Note: Other than the constructor, all methods are async.

constructor(readable, interfaceOptions) constructor

async getAllLines()

Convenience method to just provide an array of all the lines. Obviously it must all fit in memory!

Functional API

The "functional" methods below accept a user function (or "predicate") fn as their first argument. This method is usually called with three arguments:

  • the line
  • the line count (starting at 0)
  • the instance of f-readline.
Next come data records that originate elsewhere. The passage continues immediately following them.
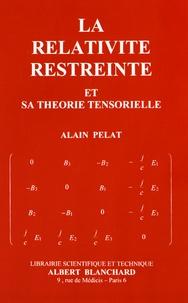 Alain Pelat - La relativité restreinte et sa théorie tensorielle.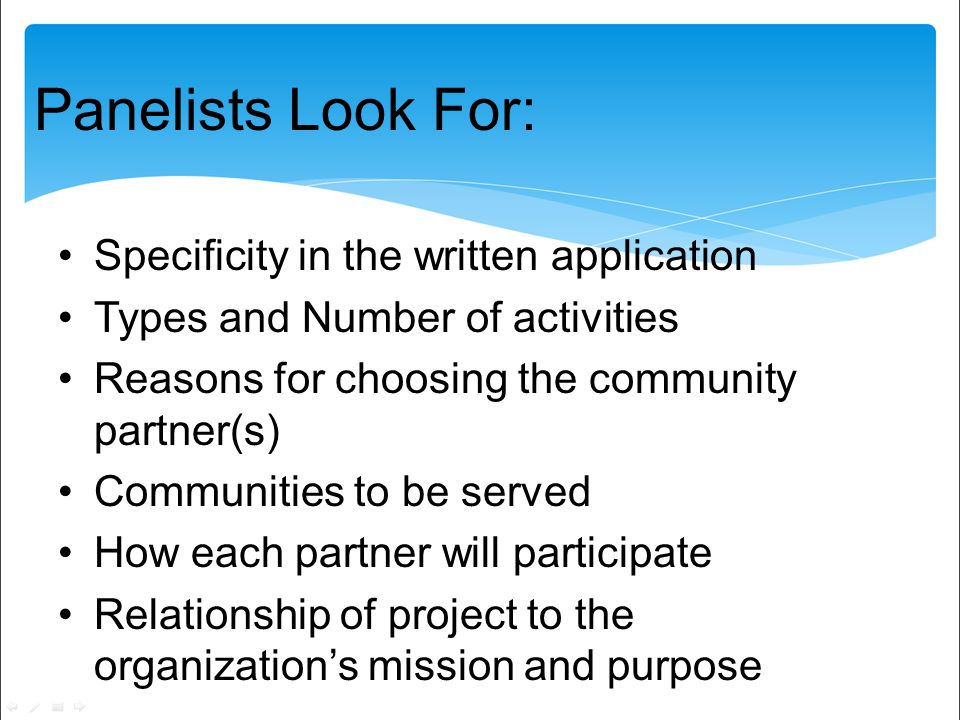 Panelists Look For: Specificity in the written application Types and Number of activities Reasons for choosing the community partner(s) Communities to be served How each partner will participate Relationship of project to the organizations mission and purpose
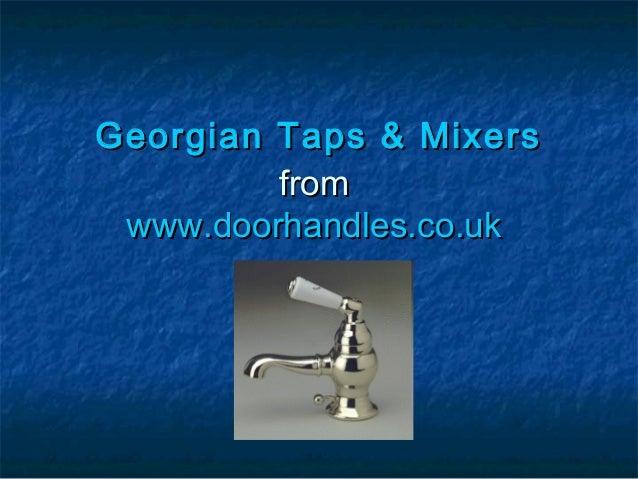 Georgian taps & mixers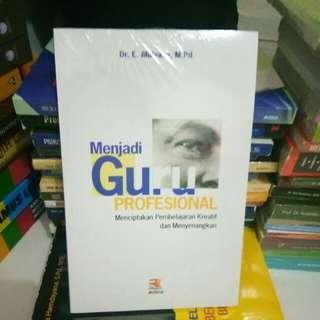 Buku Menjadi Guru Profesional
Generally useless but see notes at end

async filter(fn)

Returns an array of all lines passing the predicate fn(line, index, this)

async forEach(fn)

Calls fn(line, index, this) for each line.

async map(fn)

Returns an array obtained by calling fn(line, index, this) for each line

async reduce(fn, acc)

Reduces using fn(acc, line, index, this)

Notes, Todos, and Caveats

Since readline is clever on memory (?), this may save on memory

  • if you are just counting lines or characters
  • if you are filtering just a small subset of the input

What good is the 3rd argument to fn()?

  • The interfaceOptions are available in .interfaceOptions
  • The created interface is available in .rl
  • If you want to pass other client specific info to fn, just add it to the FReadLine instance, e.g.
let frl = new FReadLine(readable, interfaceOptions);
frl.clientData = { your data here };

// then, during the call to fn(), you could access those

fn(line, index, frl) {
  do something with frl.clientData
}

This module has nothing to do with prompting the user, pausing the input, etc. Just reading a stream line by line.

Alternatives

All of these do their own twiddly buffering and eol parsing, instead of relying on a "robust" built-in library.

file-readline

  • non-functional
  • only reads a file, not any stream

n-readlines

  • non-functional
  • synchronous

readlines-ng

  • non-functional
  • looks pretty good otherwise and claims to be fast.